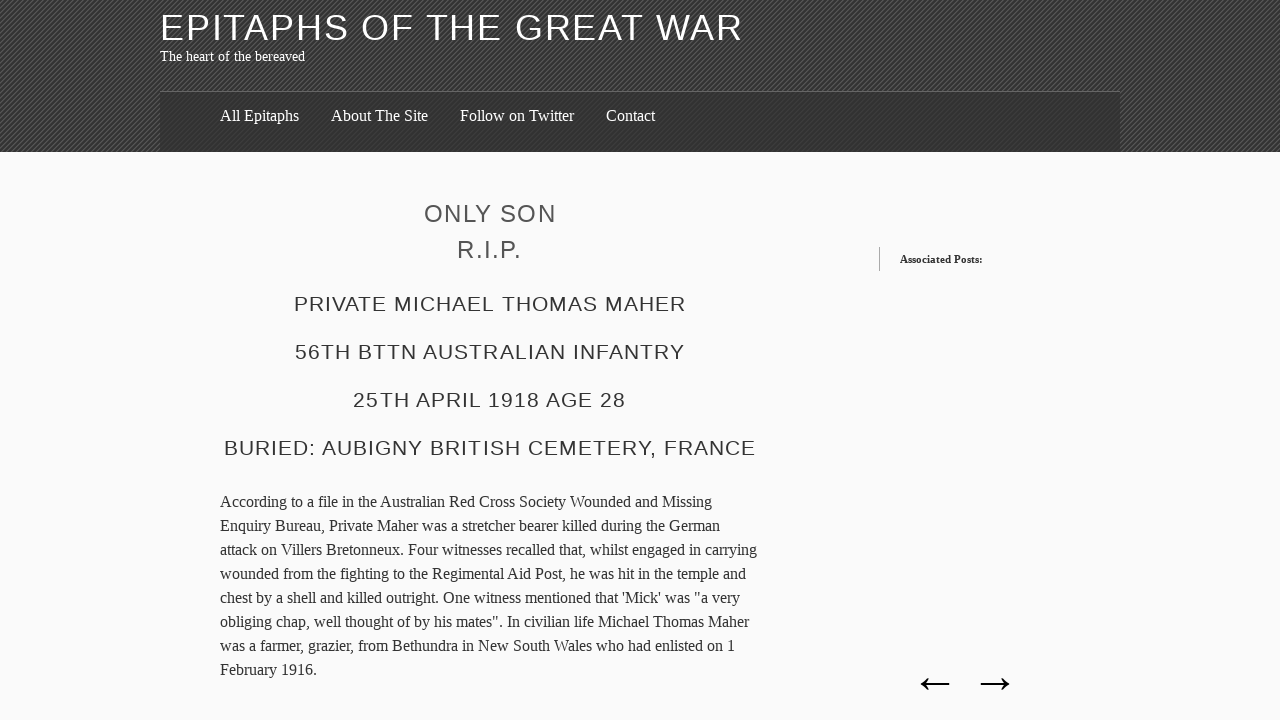

--- FILE ---
content_type: application/javascript
request_url: http://www.epitaphsofthegreatwar.com/e/jquery.hotkeys.js
body_size: 1794
content:
/*
 * jQuery Hotkeys Plugin
 * Copyright 2010, John Resig
 * Dual licensed under the MIT or GPL Version 2 licenses.
 *
 * Based upon the plugin by Tzury Bar Yochay:
 * http://github.com/tzuryby/hotkeys
 *
 * Original idea by:
 * Binny V A, http://www.openjs.com/scripts/events/keyboard_shortcuts/
 */

/*
 * One small change is: now keys are passed by object { keys: '...' }
 * Might be useful, when you want to pass some other data to your handler
 */

(function(jQuery) {

  jQuery.hotkeys = {
    version: "0.8",

    specialKeys: {
      8: "backspace",
      9: "tab",
      10: "return",
      13: "return",
      16: "shift",
      17: "ctrl",
      18: "alt",
      19: "pause",
      20: "capslock",
      27: "esc",
      32: "space",
      33: "pageup",
      34: "pagedown",
      35: "end",
      36: "home",
      37: "left",
      38: "up",
      39: "right",
      40: "down",
      45: "insert",
      46: "del",
      59: ";",
      61: "=",
      96: "0",
      97: "1",
      98: "2",
      99: "3",
      100: "4",
      101: "5",
      102: "6",
      103: "7",
      104: "8",
      105: "9",
      106: "*",
      107: "+",
      109: "-",
      110: ".",
      111: "/",
      112: "f1",
      113: "f2",
      114: "f3",
      115: "f4",
      116: "f5",
      117: "f6",
      118: "f7",
      119: "f8",
      120: "f9",
      121: "f10",
      122: "f11",
      123: "f12",
      144: "numlock",
      145: "scroll",
      173: "-",
      186: ";",
      187: "=",
      188: ",",
      189: "-",
      190: ".",
      191: "/",
      192: "`",
      219: "[",
      220: "\\",
      221: "]",
      222: "'"
    },

    shiftNums: {
      "`": "~",
      "1": "!",
      "2": "@",
      "3": "#",
      "4": "$",
      "5": "%",
      "6": "^",
      "7": "&",
      "8": "*",
      "9": "(",
      "0": ")",
      "-": "_",
      "=": "+",
      ";": ": ",
      "'": "\"",
      ",": "<",
      ".": ">",
      "/": "?",
      "\\": "|"
    },

    // excludes: button, checkbox, file, hidden, image, password, radio, reset, search, submit, url
    textAcceptingInputTypes: [
      "text", "password", "number", "email", "url", "range", "date", "month", "week", "time", "datetime",
      "datetime-local", "search", "color", "tel"],

    options: {
      filterTextInputs: true
    }
  };

  function keyHandler(handleObj) {
    if (typeof handleObj.data === "string") {
      handleObj.data = {
        keys: handleObj.data
      };
    }

    // Only care when a possible input has been specified
    if (!handleObj.data || !handleObj.data.keys || typeof handleObj.data.keys !== "string") {
      return;
    }

    var origHandler = handleObj.handler,
      keys = handleObj.data.keys.toLowerCase().split(" ");

    handleObj.handler = function(event) {
      //      Don't fire in text-accepting inputs that we didn't directly bind to
      if (this !== event.target && (/textarea|select/i.test(event.target.nodeName) ||
        (jQuery.hotkeys.options.filterTextInputs &&
          jQuery.inArray(event.target.type, jQuery.hotkeys.textAcceptingInputTypes) > -1))) {
        return;
      }

      var special = event.type !== "keypress" && jQuery.hotkeys.specialKeys[event.which],
        character = String.fromCharCode(event.which).toLowerCase(),
        modif = "",
        possible = {};

      jQuery.each(["alt", "ctrl", "shift"], function(index, specialKey) {

        if (event[specialKey + 'Key'] && special !== specialKey) {
          modif += specialKey + '+';
        }
      });

      // metaKey is triggered off ctrlKey erronously
      if (event.metaKey && !event.ctrlKey && special !== "meta") {
        modif += "meta+";
      }

      if (event.metaKey && special !== "meta" && modif.indexOf("alt+ctrl+shift+") > -1) {
        modif = modif.replace("alt+ctrl+shift+", "hyper+");
      }

      if (special) {
        possible[modif + special] = true;
      }
      else {
        possible[modif + character] = true;
        possible[modif + jQuery.hotkeys.shiftNums[character]] = true;

        // "$" can be triggered as "Shift+4" or "Shift+$" or just "$"
        if (modif === "shift+") {
          possible[jQuery.hotkeys.shiftNums[character]] = true;
        }
      }

      for (var i = 0, l = keys.length; i < l; i++) {
        if (possible[keys[i]]) {
          return origHandler.apply(this, arguments);
        }
      }
    };
  }

  jQuery.each(["keydown", "keyup", "keypress"], function() {
    jQuery.event.special[this] = {
      add: keyHandler
    };
  });

})(this.jQuery);


--- FILE ---
content_type: text/plain
request_url: https://www.google-analytics.com/j/collect?v=1&_v=j102&a=1324893077&t=pageview&_s=1&dl=http%3A%2F%2Fwww.epitaphsofthegreatwar.com%2F118&ul=en-us%40posix&dt=Epitaph%20118&sr=1280x720&vp=1280x720&_u=IGBAgEABAAAAACAAI~&jid=642166525&gjid=1140552688&cid=379388691.1768976288&tid=UA-54319694-1&_gid=314572780.1768976288&_slc=1&z=2093207562
body_size: -289
content:
2,cG-ZSK1SGZWTS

WORK REQUIRED: Check each line above for the string "triggered" and copy every line that has it.

TASK RESULT:
      // metaKey is triggered off ctrlKey erronously
        // "$" can be triggered as "Shift+4" or "Shift+$" or just "$"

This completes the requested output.